Parshas Vayigash Judah

Parshas Vayigash Judah makes an impassioned plea to the powerful Egyptian ruler (Joseph, still in disguise) for Benjamin’s life, claiming that Jacob would surely die from sorrow if he lost Benjamin. Judah offers to remain in Egypt as a slave in place of his younger brother. Unable to restrain himself any longer, Joseph reveals his identity to his stunned brothers and forgives them for selling him into slavery so many years before. Joseph then sends his brothers back to the land of Israel, laden with gifts, to bring Jacob and their families down to Egypt where they will live in the province of Goshen. Before Jacob leaves home, G-d appears to him in a ‘vision of the night’, reassuring him that He will be with them and that they will eventually return to the land of Israel as a great nation.

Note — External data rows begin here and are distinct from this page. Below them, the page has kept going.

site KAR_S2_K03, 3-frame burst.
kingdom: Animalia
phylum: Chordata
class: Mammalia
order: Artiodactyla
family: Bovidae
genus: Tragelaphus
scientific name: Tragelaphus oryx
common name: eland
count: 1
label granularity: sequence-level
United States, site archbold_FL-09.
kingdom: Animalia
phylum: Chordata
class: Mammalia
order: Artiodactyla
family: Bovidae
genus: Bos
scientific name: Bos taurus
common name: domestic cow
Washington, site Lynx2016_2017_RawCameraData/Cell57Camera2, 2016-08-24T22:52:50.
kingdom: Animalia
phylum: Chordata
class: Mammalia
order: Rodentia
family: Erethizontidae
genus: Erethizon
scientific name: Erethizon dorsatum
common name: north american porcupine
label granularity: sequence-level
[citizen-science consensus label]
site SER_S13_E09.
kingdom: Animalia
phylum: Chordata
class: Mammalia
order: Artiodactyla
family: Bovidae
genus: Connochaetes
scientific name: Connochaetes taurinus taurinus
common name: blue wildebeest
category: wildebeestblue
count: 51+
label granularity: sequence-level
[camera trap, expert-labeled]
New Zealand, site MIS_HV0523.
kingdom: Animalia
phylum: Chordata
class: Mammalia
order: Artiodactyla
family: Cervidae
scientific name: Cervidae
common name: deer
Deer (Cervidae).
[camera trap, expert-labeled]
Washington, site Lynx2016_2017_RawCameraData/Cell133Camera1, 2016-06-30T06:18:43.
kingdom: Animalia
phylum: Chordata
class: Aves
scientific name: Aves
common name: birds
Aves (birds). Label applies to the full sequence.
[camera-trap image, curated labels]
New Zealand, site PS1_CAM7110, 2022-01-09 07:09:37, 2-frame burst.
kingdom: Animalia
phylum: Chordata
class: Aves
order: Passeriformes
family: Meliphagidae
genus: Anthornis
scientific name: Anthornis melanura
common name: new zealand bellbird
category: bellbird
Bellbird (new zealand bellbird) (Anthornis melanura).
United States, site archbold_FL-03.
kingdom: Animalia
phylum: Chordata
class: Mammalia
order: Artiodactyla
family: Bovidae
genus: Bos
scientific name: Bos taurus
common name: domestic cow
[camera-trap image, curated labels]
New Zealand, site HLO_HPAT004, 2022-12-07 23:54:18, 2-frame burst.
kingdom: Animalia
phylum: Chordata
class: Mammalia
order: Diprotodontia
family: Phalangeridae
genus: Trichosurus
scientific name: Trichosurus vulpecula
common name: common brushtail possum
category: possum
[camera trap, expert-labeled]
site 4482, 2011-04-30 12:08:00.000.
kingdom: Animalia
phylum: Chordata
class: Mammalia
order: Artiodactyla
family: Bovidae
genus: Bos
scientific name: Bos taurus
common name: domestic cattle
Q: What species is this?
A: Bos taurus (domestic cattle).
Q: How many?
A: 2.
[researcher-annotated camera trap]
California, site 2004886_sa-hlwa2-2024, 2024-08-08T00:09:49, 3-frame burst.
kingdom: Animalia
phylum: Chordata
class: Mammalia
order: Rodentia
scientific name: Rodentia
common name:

After 22 years of separation, Jacob is reunited with his beloved son Joseph. Joseph embraces his father and weeps, overflowing with joy, and then brings his father to meet Pharaoh. The portion concludes by describing how Joseph uses his vast power to amass nearly all of the wealth of Egypt for Pharaoh’s treasury.

Parshas Mikeitz

Parshas Mikeitz – Pharaoh has a two-part dream about seven scrawny cows devouring seven robust cows, followed by seven thin stalks of grain swallowing seven healthy, good ones. When his advisers are unable to adequately interpret the dream, Pharaoh summons Joseph, who had been in prison for a total of twelve years. Ascribing his power of interpretation solely to G-d, Joseph tells Pharaoh that Egypt will first experience seven years of abundant crops, and then will be ravaged by a devastating famine. Pharaoh appoints Joseph as viceroy of Egypt, making him the second most powerful man in the land (this is a source for the sport of tennis in the Torah — we see that Joseph … served in Pharaoh’s court). Joseph’s wife Asnat gives birth to two sons, Menashe and Ephraim, and the years of plenty and famine unfold just as Joseph had predicted. With the famine devastating the land of Canaan (Israel), Joseph’s brothers descend to Egypt to purchase food. When they don’t recognize their royal brother, Joseph sets in motion a plan to determine if the brothers have fully repented for their sin of selling him almost twenty-two years before. Joseph acts detached, accusing them of being spies, and holds Simeon hostage. Joseph then allows the rest of the brothers to go with food to their father on the condition that they return with their youngest brother Benjamin. With great reluctance, Jacob agrees to this condition. Mikeitz concludes with the looming threat that Benjamin will be made a slave to the Egyptian ruler.

Parshas Vayeshev

Parshas Vayeshev

Jacob’s favoritism toward Joseph incites his brother’s hatred. Their jealousy increases when Joseph tells them about two dreams which indicate that they will one day be subservient to him. Jacob sends Joseph to check up on his brothers, and upon seeing him approaching they plot to kill him. Reuben convinces the brothers not to kill Joseph, but is unable to totally save him as the brothers sell Joseph into slavery in Egypt. …After dipping Joseph’s coat in blood, they return to their father who assumes that his beloved son was torn apart by a savage beast. The Torah then digresses to relate the story of Judah and his daughter-in-law Tamar. The narrative then returns to Joseph in Egypt, where he becomes an extremely successful slave and is placed in charge of his master’s household. His master’s wife repeatedly tries to seduce Joseph, and when he refuses he is thrown into prison. Ten years later, Pharaoh’s chief butler and baker are placed into the same prison. One night they each have a perplexing dream that Joseph accurately interprets, setting the stage for his release from prison.